Introverts: Why their time has come


I heard about this TED talk, and the first thought that came into my head was this (thanks to @shluthra) and I realised I didn’t have anything more to add!

I do have an anecdote, though, dating back to 2003 when @joannejacobs and me tried out a group blog for the first time with an MBA class (we published a paper on the subject in AJET the following year). In this class, one individual developed quite a following because of the high quality of their posts. The person in question had a Chinese name and I’m ashamed to say that — at this time — I did not know if they were male or female. It was quite a large class, and it only ran for six weeks, so I didn’t get to put a face to everybody’s name. At the end of the term, the mystery blogger — a mainland Chinese woman — stayed behind at the end of the last class to personally thank me for allowing her to participate! She was a very intelligent individual who had not been game enough enter into the verbal jousting with the group of extrovert Australian males that had tended to dominate proceeedings during in-class discussions.

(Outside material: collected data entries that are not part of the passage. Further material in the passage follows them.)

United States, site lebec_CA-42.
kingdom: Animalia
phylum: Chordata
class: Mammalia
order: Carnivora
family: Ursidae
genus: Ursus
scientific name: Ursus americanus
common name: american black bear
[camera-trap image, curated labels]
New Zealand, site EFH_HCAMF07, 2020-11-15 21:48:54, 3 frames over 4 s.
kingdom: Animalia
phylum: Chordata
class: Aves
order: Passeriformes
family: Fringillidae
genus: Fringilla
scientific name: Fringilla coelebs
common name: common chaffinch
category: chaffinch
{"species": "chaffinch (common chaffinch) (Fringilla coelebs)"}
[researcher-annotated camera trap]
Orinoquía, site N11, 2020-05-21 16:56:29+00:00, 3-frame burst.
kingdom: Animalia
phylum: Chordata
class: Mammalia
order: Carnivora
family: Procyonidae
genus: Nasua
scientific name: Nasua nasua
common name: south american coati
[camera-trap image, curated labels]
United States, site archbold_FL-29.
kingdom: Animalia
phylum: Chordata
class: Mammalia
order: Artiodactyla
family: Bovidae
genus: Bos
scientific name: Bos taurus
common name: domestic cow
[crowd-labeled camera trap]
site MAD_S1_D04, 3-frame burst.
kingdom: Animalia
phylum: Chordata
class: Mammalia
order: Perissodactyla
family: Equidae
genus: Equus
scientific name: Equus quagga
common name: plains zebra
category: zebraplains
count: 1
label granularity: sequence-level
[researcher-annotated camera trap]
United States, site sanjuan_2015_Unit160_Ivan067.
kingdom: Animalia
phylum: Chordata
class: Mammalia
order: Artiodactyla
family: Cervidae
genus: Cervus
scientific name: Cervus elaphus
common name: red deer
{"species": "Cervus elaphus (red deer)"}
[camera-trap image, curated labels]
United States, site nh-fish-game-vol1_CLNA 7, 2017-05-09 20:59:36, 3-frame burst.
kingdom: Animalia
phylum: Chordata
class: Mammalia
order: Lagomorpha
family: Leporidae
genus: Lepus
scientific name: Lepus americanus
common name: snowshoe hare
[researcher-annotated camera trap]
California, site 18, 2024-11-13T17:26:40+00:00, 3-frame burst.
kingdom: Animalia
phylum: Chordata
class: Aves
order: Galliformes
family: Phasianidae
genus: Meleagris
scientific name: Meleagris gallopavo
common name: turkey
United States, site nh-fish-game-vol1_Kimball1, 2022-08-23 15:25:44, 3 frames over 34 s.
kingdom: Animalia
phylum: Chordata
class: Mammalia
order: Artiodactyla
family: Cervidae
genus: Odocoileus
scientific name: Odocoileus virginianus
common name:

The lesson I learnt from this is that, online, everyone has an equally loud voice. Importantly, people get to contribute who might otherwise not, and others in the group benefit considerably from their insights.

Blogs vs discussion boards

When attempting to articulate the virtues of edublogs today, someone asked how they offered anything different from discussion boards. Fumbling for a response, I observed that the learner has much more control than they do in a linear, pre-determined discussion thread. An article published in 2004 by James Farmer provides a more erudite explanation, part of which is reproduced below:

‘While discussion boards can be placed alongside content in packaged courses and with limited opportunities to use the technology in ways unforseen by the designer, a weblog is essentially free-form and there is little, besides providing templates, guidelines and facilitating the group as a whole that the teacher can do to actively impact on the technical structure of their experience. … [T]his is not to say that an anarchistic structure is appropriate but rather to suggest that one of the key attributes of weblogs is that they have within them “incorporated subversion” (Squires 1999) which allows learners to express themselves and explore their context in ways independent of the original designers intentions.’

Thus, educators might design not with constraint in mind, but with freedom and flexibility in mind … ‘this emphasises the active and purposeful role of learners in configuring learning environments to resonate with their own needs …’ (Squires 1999 p. 1).